LISTED ENTRIES:
* Begin *
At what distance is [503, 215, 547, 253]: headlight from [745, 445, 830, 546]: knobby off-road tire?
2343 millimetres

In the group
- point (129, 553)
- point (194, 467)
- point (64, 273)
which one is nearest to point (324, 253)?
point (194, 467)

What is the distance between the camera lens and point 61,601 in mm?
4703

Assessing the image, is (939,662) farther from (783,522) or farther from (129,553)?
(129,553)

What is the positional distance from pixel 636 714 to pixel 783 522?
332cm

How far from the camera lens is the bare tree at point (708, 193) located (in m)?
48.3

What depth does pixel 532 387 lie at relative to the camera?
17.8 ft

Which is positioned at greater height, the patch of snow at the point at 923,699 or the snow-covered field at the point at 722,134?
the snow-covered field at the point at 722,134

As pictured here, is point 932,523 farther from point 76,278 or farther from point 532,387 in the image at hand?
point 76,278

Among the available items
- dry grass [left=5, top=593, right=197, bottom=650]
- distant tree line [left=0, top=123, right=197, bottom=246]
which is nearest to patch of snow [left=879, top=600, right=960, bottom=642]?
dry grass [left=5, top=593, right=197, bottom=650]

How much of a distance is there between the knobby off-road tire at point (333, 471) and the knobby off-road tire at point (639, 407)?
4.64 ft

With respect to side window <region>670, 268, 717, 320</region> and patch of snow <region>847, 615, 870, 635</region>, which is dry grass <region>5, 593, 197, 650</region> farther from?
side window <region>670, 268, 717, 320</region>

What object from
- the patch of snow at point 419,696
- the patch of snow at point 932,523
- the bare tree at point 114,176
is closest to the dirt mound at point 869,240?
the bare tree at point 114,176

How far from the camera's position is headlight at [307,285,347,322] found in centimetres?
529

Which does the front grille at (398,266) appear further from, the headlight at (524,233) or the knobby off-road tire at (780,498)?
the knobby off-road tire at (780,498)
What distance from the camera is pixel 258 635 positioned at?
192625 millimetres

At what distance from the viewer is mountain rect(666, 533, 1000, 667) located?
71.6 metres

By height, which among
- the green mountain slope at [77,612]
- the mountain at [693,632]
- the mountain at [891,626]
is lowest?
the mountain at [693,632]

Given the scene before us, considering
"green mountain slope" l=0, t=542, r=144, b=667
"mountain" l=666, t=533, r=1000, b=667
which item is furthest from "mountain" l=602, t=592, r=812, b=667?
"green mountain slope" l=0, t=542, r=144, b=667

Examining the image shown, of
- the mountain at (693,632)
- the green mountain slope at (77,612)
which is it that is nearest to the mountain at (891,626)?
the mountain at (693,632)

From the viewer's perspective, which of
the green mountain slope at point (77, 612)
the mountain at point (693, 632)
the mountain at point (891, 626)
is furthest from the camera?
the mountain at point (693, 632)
* End *
STATED EXERCISE:
Reproduce the listing above verbatim, from the line containing "Given the scene before us, considering" through the last line of the listing, with both ends included.

FULL ANSWER:
Given the scene before us, considering
"green mountain slope" l=0, t=542, r=144, b=667
"mountain" l=666, t=533, r=1000, b=667
which item is furthest from "mountain" l=602, t=592, r=812, b=667?
"green mountain slope" l=0, t=542, r=144, b=667

Examining the image shown, of
- the mountain at (693,632)
- the green mountain slope at (77,612)
which is it that is nearest to the mountain at (891,626)?
the mountain at (693,632)

From the viewer's perspective, which of
the green mountain slope at point (77, 612)
the mountain at point (693, 632)
the mountain at point (891, 626)
is furthest from the camera?
the mountain at point (693, 632)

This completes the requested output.